**SELECTED EXCERPT:**
....
Jeff Chan jeffc@surbl.org writes:
Your arguments make perfect sense in terms of SA development and use, but hopefully my reasons for asking also make some sense.
Not really once you consider than most of the listed URLs in our ham are actually spam domains being discussed in the context of anti-spam efforts. Looking at URLs in the body is never going to have a perfect S/O ratio -- even non-developers discuss spam, forward funny spam, innocently link to interesting content on primarily spamvertized sites, etc.
I guess it's time to stop asking. :-(
There are plenty of ways for you to get whitelist URLs without relying on our corpora.
On Friday, April 30, 2004, 7:00:40 PM, Daniel Quinlan wrote:
Jeff Chan jeffc@surbl.org writes:
Your arguments make perfect sense in terms of SA development and use, but hopefully my reasons for asking also make some sense.
Not really once you consider than most of the listed URLs in our ham are actually spam domains being discussed in the context of anti-spam efforts. Looking at URLs in the body is never going to have a perfect S/O ratio -- even non-developers discuss spam, forward funny spam, innocently link to interesting content on primarily spamvertized sites, etc.
OK I see your point that the data in the ham lists may not lend themselves to some sort of mass whitelisting operation.
We'll work on other ways to develop whitelists.
Jeff C.
....
**INFORMATION SUPPLIED:**
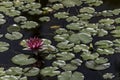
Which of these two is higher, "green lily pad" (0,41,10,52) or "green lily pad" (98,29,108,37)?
"green lily pad" (98,29,108,37)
....
**PROBLEMS:**
(a) Please reproduce the whitelisting thread starting with "On Friday, April" and going on through "to develop whitelists.", swapping "ham" for "nonspam".
(b) Answer these from the whitelisting thread, one line each:
(i) Who wrote on Friday, April 30, 2004, at 7:00:40 PM?
(ii) What email address is given for Jeff Chan?
(iii) What does Jeff say his side will work on?

**OUTPUTS BY TASK:**
(a)
On Friday, April 30, 2004, 7:00:40 PM, Daniel Quinlan wrote:
Jeff Chan jeffc@surbl.org writes:
Your arguments make perfect sense in terms of SA development and use, but hopefully my reasons for asking also make some sense.
Not really once you consider than most of the listed URLs in our nonspam are actually spam domains being discussed in the context of anti-spam efforts. Looking at URLs in the body is never going to have a perfect S/O ratio -- even non-developers discuss spam, forward funny spam, innocently link to interesting content on primarily spamvertized sites, etc.
OK I see your point that the data in the nonspam lists may not lend themselves to some sort of mass whitelisting operation.
We'll work on other ways to develop whitelists.

(b)
(i) Daniel Quinlan
(ii) jeffc@surbl.org
(iii) Other ways to develop whitelists